----- Information provided -----

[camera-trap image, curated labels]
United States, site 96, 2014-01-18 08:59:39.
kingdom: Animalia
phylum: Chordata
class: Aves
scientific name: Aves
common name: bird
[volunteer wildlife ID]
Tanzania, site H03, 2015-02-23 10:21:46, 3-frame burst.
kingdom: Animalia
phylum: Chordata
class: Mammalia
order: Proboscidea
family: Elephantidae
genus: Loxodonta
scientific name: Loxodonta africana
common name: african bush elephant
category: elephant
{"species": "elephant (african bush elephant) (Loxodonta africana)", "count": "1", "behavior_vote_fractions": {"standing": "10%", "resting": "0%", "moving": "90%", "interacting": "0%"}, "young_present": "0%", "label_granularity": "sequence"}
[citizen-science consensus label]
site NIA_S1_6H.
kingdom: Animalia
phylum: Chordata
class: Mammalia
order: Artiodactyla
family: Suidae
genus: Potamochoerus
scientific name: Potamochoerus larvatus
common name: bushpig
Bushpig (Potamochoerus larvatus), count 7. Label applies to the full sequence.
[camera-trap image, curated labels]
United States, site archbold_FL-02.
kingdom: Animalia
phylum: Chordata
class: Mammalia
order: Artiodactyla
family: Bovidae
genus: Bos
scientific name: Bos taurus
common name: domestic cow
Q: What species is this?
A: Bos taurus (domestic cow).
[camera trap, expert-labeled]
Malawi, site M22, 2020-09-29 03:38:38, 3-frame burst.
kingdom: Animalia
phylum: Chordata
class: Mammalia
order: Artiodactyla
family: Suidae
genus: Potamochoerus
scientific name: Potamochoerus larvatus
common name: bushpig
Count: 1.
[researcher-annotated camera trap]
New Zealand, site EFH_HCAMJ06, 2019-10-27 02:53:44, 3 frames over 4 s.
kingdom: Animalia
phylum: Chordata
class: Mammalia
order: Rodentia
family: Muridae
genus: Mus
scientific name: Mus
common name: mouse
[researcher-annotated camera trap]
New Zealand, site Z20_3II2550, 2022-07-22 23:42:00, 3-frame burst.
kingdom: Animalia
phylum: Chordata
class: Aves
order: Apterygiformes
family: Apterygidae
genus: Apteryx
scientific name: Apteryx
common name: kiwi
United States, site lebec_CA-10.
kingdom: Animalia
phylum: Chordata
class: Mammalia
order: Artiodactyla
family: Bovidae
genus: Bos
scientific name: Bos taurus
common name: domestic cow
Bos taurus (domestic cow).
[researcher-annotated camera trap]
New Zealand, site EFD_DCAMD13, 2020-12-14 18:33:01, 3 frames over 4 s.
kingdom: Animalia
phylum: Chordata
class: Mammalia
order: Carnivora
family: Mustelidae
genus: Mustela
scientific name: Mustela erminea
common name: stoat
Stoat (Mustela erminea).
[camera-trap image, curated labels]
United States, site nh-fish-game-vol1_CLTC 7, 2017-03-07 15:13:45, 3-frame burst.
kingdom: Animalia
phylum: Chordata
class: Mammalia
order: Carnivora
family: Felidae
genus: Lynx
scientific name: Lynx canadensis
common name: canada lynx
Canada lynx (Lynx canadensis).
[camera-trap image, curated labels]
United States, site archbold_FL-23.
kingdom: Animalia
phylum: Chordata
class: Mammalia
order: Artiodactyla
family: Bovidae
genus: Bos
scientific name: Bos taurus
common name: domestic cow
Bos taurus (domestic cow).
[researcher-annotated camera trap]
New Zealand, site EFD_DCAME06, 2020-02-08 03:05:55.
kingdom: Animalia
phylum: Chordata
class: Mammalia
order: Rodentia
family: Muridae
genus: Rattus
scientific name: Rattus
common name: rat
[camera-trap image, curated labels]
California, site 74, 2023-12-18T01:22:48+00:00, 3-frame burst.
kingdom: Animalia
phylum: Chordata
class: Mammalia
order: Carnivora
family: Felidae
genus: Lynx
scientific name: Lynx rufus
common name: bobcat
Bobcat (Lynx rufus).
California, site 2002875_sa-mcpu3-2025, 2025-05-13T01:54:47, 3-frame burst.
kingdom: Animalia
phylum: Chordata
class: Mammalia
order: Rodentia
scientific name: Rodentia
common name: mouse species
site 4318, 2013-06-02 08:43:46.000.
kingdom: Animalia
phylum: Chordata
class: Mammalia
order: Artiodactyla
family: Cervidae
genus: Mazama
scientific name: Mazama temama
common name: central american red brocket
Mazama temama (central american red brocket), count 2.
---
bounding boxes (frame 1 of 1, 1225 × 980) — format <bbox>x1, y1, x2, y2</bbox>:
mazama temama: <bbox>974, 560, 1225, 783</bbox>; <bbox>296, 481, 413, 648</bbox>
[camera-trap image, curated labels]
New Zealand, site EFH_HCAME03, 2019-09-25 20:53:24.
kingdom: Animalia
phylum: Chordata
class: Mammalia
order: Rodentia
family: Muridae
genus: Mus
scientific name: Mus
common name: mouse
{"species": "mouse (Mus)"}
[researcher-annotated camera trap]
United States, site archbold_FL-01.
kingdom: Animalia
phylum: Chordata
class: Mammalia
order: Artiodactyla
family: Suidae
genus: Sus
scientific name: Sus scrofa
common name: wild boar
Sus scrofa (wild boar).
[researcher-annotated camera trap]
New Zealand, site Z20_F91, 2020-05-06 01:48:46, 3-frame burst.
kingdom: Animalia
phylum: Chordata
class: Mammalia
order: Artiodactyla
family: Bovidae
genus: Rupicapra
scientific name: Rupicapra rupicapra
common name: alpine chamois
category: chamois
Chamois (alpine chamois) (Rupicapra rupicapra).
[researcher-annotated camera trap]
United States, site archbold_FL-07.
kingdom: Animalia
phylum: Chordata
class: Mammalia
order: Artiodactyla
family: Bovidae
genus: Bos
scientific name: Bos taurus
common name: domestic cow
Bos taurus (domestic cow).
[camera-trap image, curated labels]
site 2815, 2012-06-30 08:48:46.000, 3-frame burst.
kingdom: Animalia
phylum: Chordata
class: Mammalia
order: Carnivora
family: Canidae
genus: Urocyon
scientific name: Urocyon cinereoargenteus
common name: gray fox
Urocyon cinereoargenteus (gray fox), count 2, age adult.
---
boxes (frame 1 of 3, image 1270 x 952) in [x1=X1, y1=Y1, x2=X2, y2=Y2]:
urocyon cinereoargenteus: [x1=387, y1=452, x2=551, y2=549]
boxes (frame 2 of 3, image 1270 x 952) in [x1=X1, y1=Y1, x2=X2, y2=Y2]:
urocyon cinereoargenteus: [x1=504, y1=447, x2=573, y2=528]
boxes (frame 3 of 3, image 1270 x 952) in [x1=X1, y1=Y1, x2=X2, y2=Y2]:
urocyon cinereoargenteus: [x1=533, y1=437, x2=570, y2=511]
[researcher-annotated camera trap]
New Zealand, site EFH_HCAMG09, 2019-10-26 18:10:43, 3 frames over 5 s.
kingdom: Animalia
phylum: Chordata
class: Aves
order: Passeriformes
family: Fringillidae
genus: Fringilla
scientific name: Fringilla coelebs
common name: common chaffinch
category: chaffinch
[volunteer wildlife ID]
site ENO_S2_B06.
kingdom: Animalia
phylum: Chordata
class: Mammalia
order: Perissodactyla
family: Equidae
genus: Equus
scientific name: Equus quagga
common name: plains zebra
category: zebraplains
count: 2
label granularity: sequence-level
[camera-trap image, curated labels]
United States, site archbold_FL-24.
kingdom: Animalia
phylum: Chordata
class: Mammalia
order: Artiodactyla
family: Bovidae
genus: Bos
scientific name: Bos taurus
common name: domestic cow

-----

● **Prompt**: This task asks for the number of lines above that include the string "California". Respond with that number only.

● **Reply to the task**: 2